*WORK REQUIRED*.
In the listing below, find every line with the string "menu" and pull it out.

*ENTRIES PROVIDED*.
________________________
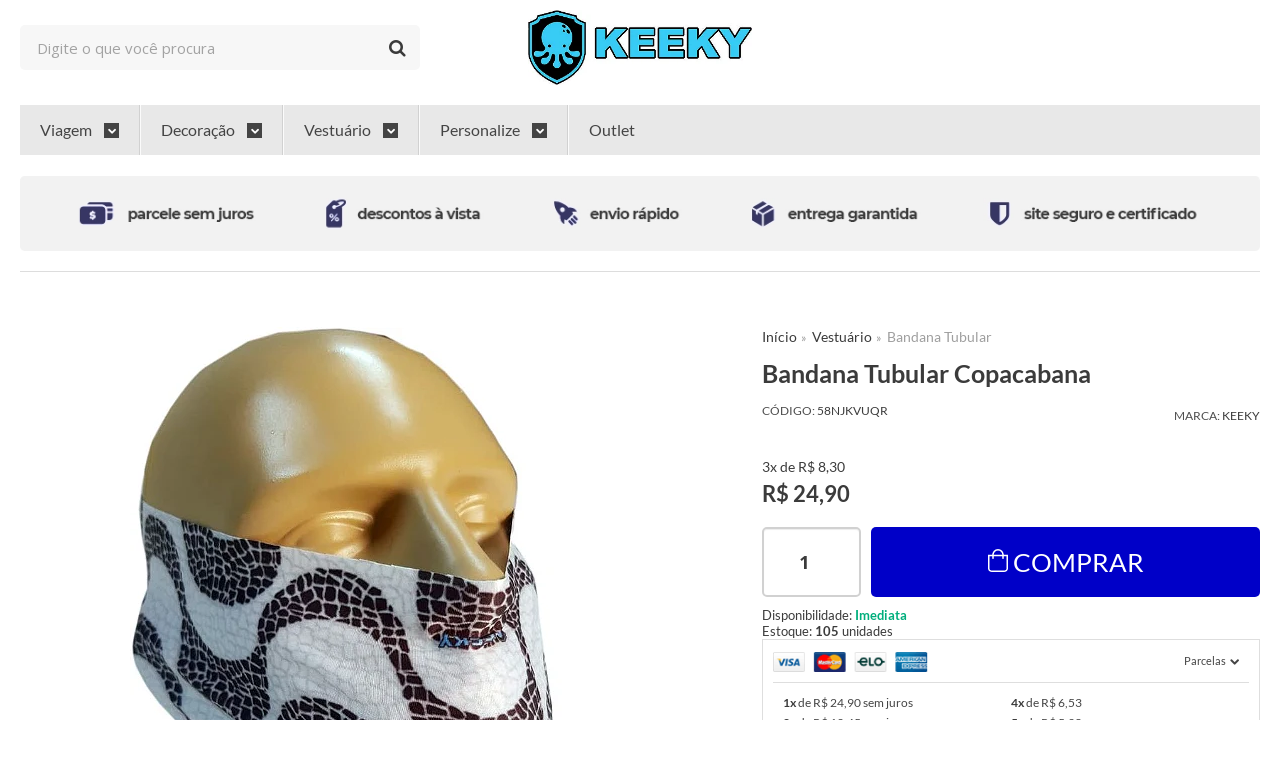

--- FILE ---
content_type: text/html; charset=utf-8
request_url: https://accounts.google.com/o/oauth2/postmessageRelay?parent=https%3A%2F%2Fwww.keeky.com.br&jsh=m%3B%2F_%2Fscs%2Fabc-static%2F_%2Fjs%2Fk%3Dgapi.lb.en.OE6tiwO4KJo.O%2Fd%3D1%2Frs%3DAHpOoo_Itz6IAL6GO-n8kgAepm47TBsg1Q%2Fm%3D__features__
body_size: 163
content:
<!DOCTYPE html><html><head><title></title><meta http-equiv="content-type" content="text/html; charset=utf-8"><meta http-equiv="X-UA-Compatible" content="IE=edge"><meta name="viewport" content="width=device-width, initial-scale=1, minimum-scale=1, maximum-scale=1, user-scalable=0"><script src='https://ssl.gstatic.com/accounts/o/2580342461-postmessagerelay.js' nonce="FHVeNY6R8r-4aJW62FQDFw"></script></head><body><script type="text/javascript" src="https://apis.google.com/js/rpc:shindig_random.js?onload=init" nonce="FHVeNY6R8r-4aJW62FQDFw"></script></body></html>

--- FILE ---
content_type: text/css
request_url: https://www.keeky.com.br/avancado.css?v=20250127-121056
body_size: -72
content:
.scrollToTop i {
    font-family: 'FontAwesome';
}

--- FILE ---
content_type: text/plain
request_url: https://www.google-analytics.com/j/collect?v=1&_v=j102&a=1923143298&t=pageview&_s=1&dl=https%3A%2F%2Fwww.keeky.com.br%2Fbandana-tubular-copacabana&ul=en-us%40posix&dt=Bandana%20Tubular%20Copacabana%20-%20KEEKY%20-%20Capa%20para%20mala%2C%20almofadas%2C%20bandanas%2C%20acess%C3%B3rios%20para%20viagem%2C%20moda.&sr=1280x720&vp=1280x720&_u=YGBAgAABAAAAACAAI~&jid=672530873&gjid=645447510&cid=331124520.1768743581&tid=UA-65757145-1&_gid=548481437.1768743581&_slc=1&z=1600055244
body_size: -450
content:
2,cG-36K8X0TQ4P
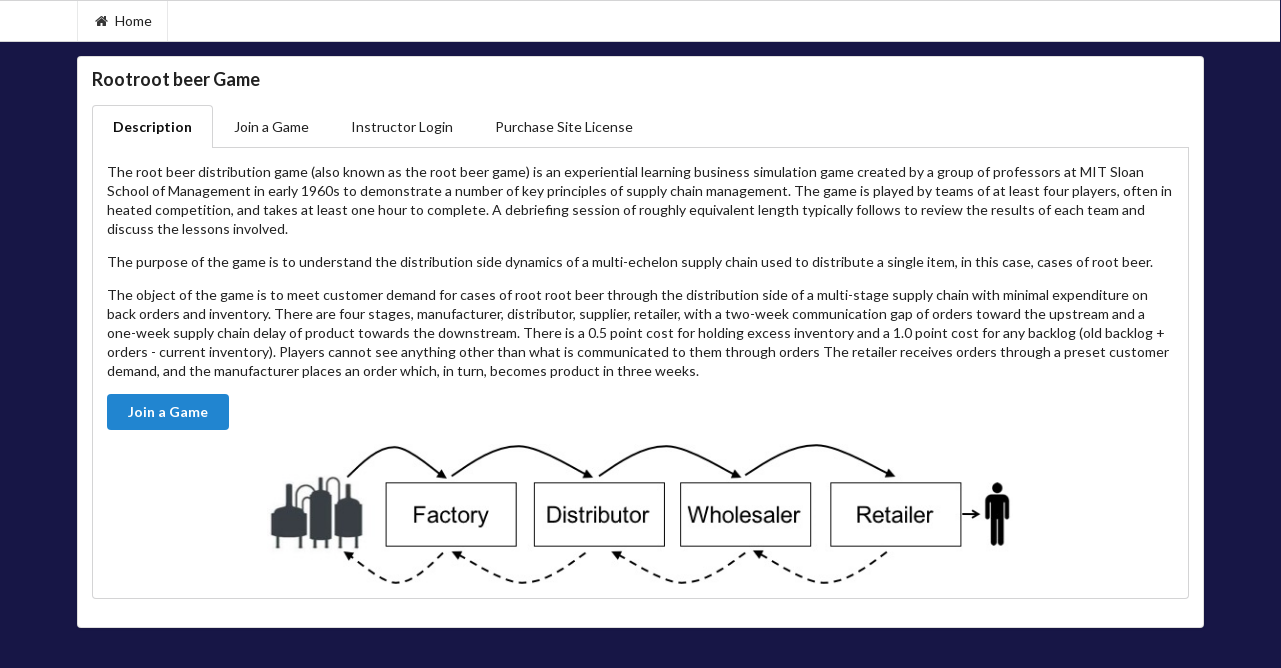

--- FILE ---
content_type: text/html; charset=UTF-8
request_url: http://rootbeergame.com/
body_size: 2207
content:
<HTML>
    <head/><header>
		<meta http-equiv="Content-Type" content="text/html; charset=UTF-8"/>
        <link rel="stylesheet" type="text/css" href="semantic/dist/semantic.min.css">
		<script src="https://code.jquery.com/jquery-3.1.1.min.js" integrity="sha256-hVVnYaiADRTO2PzUGmuLJr8BLUSjGIZsDYGmIJLv2b8=" crossorigin="anonymous"></script>
        <script src="semantic/dist/semantic.min.js"></script>
        <script src="https://cdn.plot.ly/plotly-latest.min.js"></script>
        <script type="text/javascript">$(function(){$('.menu .item').tab();});</script>
		<style>body{background-color:#171646}.content{background-color:#fff}h4.main{margin-top:5px}</style>
    </header>
    <body>
        <div class="ui attached stackable menu">
            <div class="ui container">
                <a class="item" href="/">
                <i class="home icon"></i> Home
				</a>
								<!--<div class="ui simple dropdown item">
                    More
                    <i class="dropdown icon"></i>
                    <div class="menu">
                        <a class="item" href="restart.php"><i class="edit icon"></i> Restart</a>
                        <a class="item"><i class="globe icon"></i> Choose Language</a>
                        <a class="item"><i class="settings icon"></i> Account Settings</a>
                    </div>
                </div> -->
            </div>
        </div>
        <div class="ui container segment content"><h3 class="ui header">Rootroot beer Game</h3>
<div class="ui top attached tabular menu">
    <a class="active item" data-tab="first">Description</a>
    <a class="item join" data-tab="second">Join a Game</a>
    <a class="item" data-tab="third">Instructor Login</a>
	<a class="item purchase" data-tab="fourth">Purchase Site License</a>
</div>
<div class="ui bottom attached tab active segment" data-tab="first">
    <p>
        The root beer distribution game (also known as the root beer game) is an experiential learning business simulation game created by a group of professors at MIT Sloan School of Management in early 1960s to demonstrate a number of key principles of supply chain management. The game is played by teams of at least four players, often in heated competition, and takes at least one hour to complete. A debriefing session of roughly equivalent length typically follows to review the results of each team and discuss the lessons involved.
    </p>
    <p>
        The purpose of the game is to understand the distribution side dynamics of a multi-echelon supply chain used to distribute a single item, in this case, cases of root beer.
    </p>
    <p>
        The object of the game is to meet customer demand for cases of root root beer through the distribution side of a multi-stage supply chain with minimal expenditure on back orders and inventory. There are four stages, manufacturer, distributor, supplier, retailer, with a two-week communication gap of orders toward the upstream and a one-week supply chain delay of product towards the downstream. There is a 0.5 point cost for holding excess inventory and a 1.0 point cost for any backlog (old backlog + orders - current inventory). Players cannot see anything other than what is communicated to them through orders The retailer receives orders through a preset customer demand, and the manufacturer places an order which, in turn, becomes product in three weeks.
		
    </p>
	    <p>
        <a class='ui button blue' href="#" onClick="	$('.active').removeClass('active');
            $('.join').addClass('active');">Join a Game</a>
    </p>
	<img style="width:70%; margin:auto; display:block" src='./overview.png'>

</div>
<div class="ui bottom attached tab segment join" data-tab="second">
    <style>.test{max-width:150px}</style>
<div class="ui container segment">
    <form class="ui form" method="post">
        <div class="two fields">
            <div class="field test">
                Enter 4 digit Player Code:
                <input type="text" name="playerid" autocomplete="off" placeholder="gzv5">
            </div>
        </div>
        <button class="ui button" autocomplete="off" type="submit">Submit</button>
    </form>
</div></div>
<div class="ui bottom attached tab segment" data-tab="third">
    <style>.test{max-width:150px}</style>
<div class="ui container segment">
    <form class="ui form" method="post">
        <div class="two fields">
            <div class="field test">
                <input type="text" name="username" placeholder="Username">
            </div>
            <div class="field test">
                <input type="password" name="password" placeholder="Password">
            </div>
        </div>
        <input type="hidden" name="instructor" value="1"/>
        <button class="ui button blue" type="submit">Submit</button>
        <a href="register.php" class="ui button">Register</a>
		<button class='ui button' onClick="$('.active').removeClass('active');
            $('.purchase').addClass('active'); return false;">Purchase Site License</button>
    </form>
</div></div>

<div class="ui bottom attached tab segment purchase" data-tab="fourth">
    <p>A single-course site license is required to use this software.  Please purchase a single-course site 
		license for each cohort of students.  The license will allow for unlimited game creation, stat tracking, and general use. 
		Once payment has been received your account will be activated.  Thank you.
	</p>
	<p class="bold">
		Please enter what course, semester, cohort, and/or year this site license is for in the notes section of the payment.
	</p>
	<p>	
		<a class="ui button blue" target="_blank" href="https://www.paypal.me/forlack/850">Purchase Now: $850</a>
	</p>
	
</div></div> </body>
</HTML>

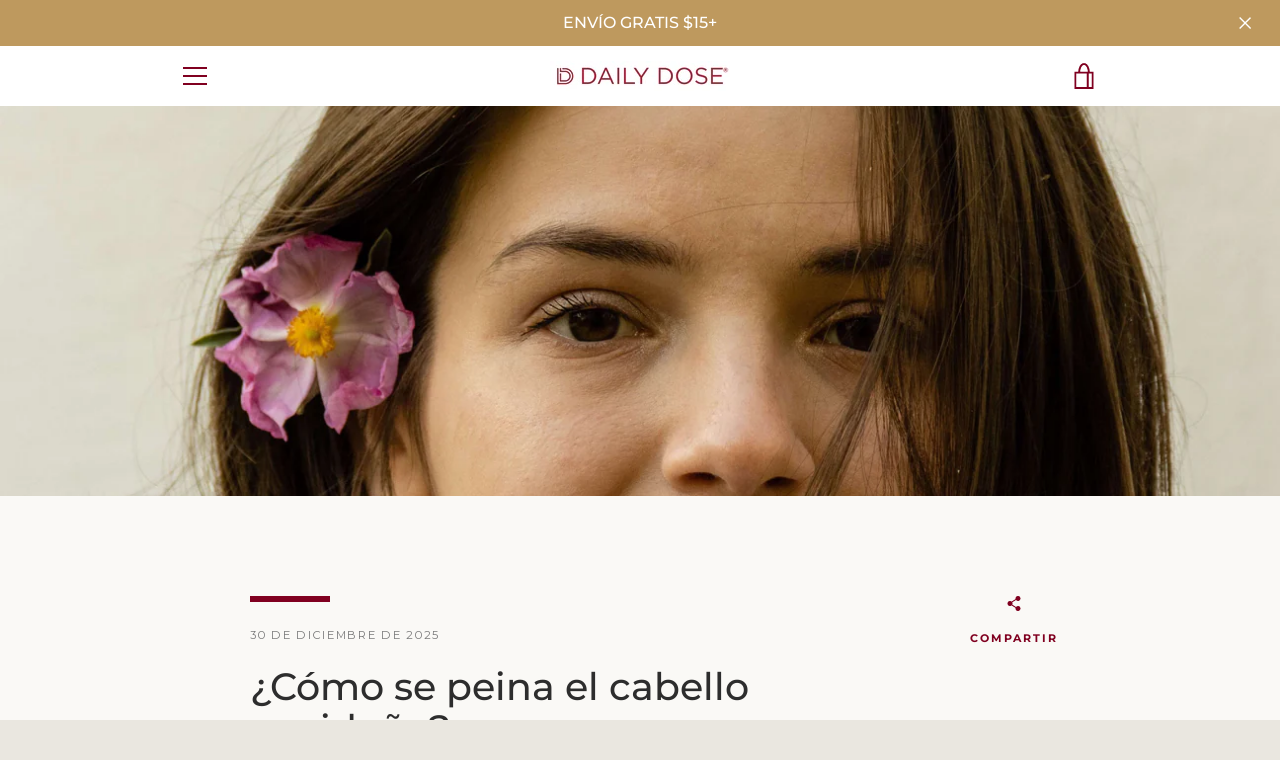

--- FILE ---
content_type: text/html; charset=UTF-8
request_url: https://www.stilyoapps.com/reconvert/reconvert_script_tags.php?shop=dailydoseme.myshopify.com&store_client_id=Q2ptT09NY1dyNGZKQisxclZzeTZwQT09
body_size: -2
content:
{"result":"success","security_token":"$2y$10$d4WAm5KAaALwgF0FOOf9G.IVWpQubzklLD6v.TKbKe46laGt38pwm"}

--- FILE ---
content_type: text/javascript
request_url: https://www.dailydose.net/cdn/shop/t/14/assets/custom.js?v=719741150551704531748510383
body_size: -27
content:
var faqAccordion={init:function(){var flg=0,$faqHeading=$(".faqAccordion > dt > button");$(".faqAccordion > dd").attr("aria-hidden",!0),$faqHeading.attr("aria-expanded",!1),$faqHeading.on("click activate",function(){if(flg)return!1;flg=1;var state=$(this).attr("aria-expanded")==="false";return $(this).attr("aria-expanded",state),$(this).parent().next().slideToggle(function(){flg=0}),$(this).parent().next().attr("aria-hidden",!state),!1}),$faqHeading.on("keydown",function(event){var keyCode=event.keyCode||e.which;keyCode===13&&$(this).trigger("activate")})}};faqAccordion.init(),$(document).ready(function(){$("a.job_question.question_open").click(function(){$(".job_answer.answer_open").slideToggle(),$(this).find("i").toggleClass("t")})});function refreshCartDrawer(){fetch(window.location.pathname+"?sections=cart-drawer").then(res=>res.json()).then(data=>{const newDrawerHtml=data["cart-drawer"],drawerContainer=document.querySelector('[data-section-id="cart-drawer"]');drawerContainer&&(drawerContainer.innerHTML=newDrawerHtml,$.getJSON("/cart.js",function(cartState){$(document).trigger("cart_update_start",[cartState]),window.cartDrawerSection&&typeof window.cartDrawerSection.update=="function"&&window.cartDrawerSection.update(cartState)}))})}$(document).on("click","[data-cart-submit]",function(){$("body").addClass("added-to-cart")}),$(document).on("click",".add-upsell-btn",function(){var $btn=$(this),variantId=$btn.data("variant-id"),$feedback=$btn.siblings(".upsell-feedback"),$upsell=$(this).closest("[data-upsell]");$btn.prop("disabled",!0).text("Adding..."),$.ajax({type:"POST",url:"/cart/add.js",data:{quantity:1,id:variantId},dataType:"json",success:function(){$feedback.text("Added to cart!").fadeIn().delay(2e3).fadeOut(),$btn.text("Added"),$.getJSON("/cart.js",function(cartState){$(document).trigger("cart_update_start",[cartState]),window.cartDrawerSection&&typeof window.cartDrawerSection.update=="function"&&window.cartDrawerSection.update(cartState),$(document).trigger("cart_update_done",[cartState])}),$upsell.slideUp()},error:function(){$feedback.text("Error adding item.").fadeIn().delay(2e3).fadeOut(),$btn.prop("disabled",!1).text("Add to Cart")}})});
//# sourceMappingURL=/cdn/shop/t/14/assets/custom.js.map?v=719741150551704531748510383


--- FILE ---
content_type: text/plain; charset=utf-8
request_url: https://rs.fullstory.com/rec/page
body_size: -62
content:
{"reason_code":2,"reason":"Org is disabled","cookie_domain":"dailydose.net"}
________________________
*WRITTEN RESPONSE*.
        <script type="text/javascript">$(function(){$('.menu .item').tab();});</script>
        <div class="ui attached stackable menu">
                    <div class="menu">
<div class="ui top attached tabular menu">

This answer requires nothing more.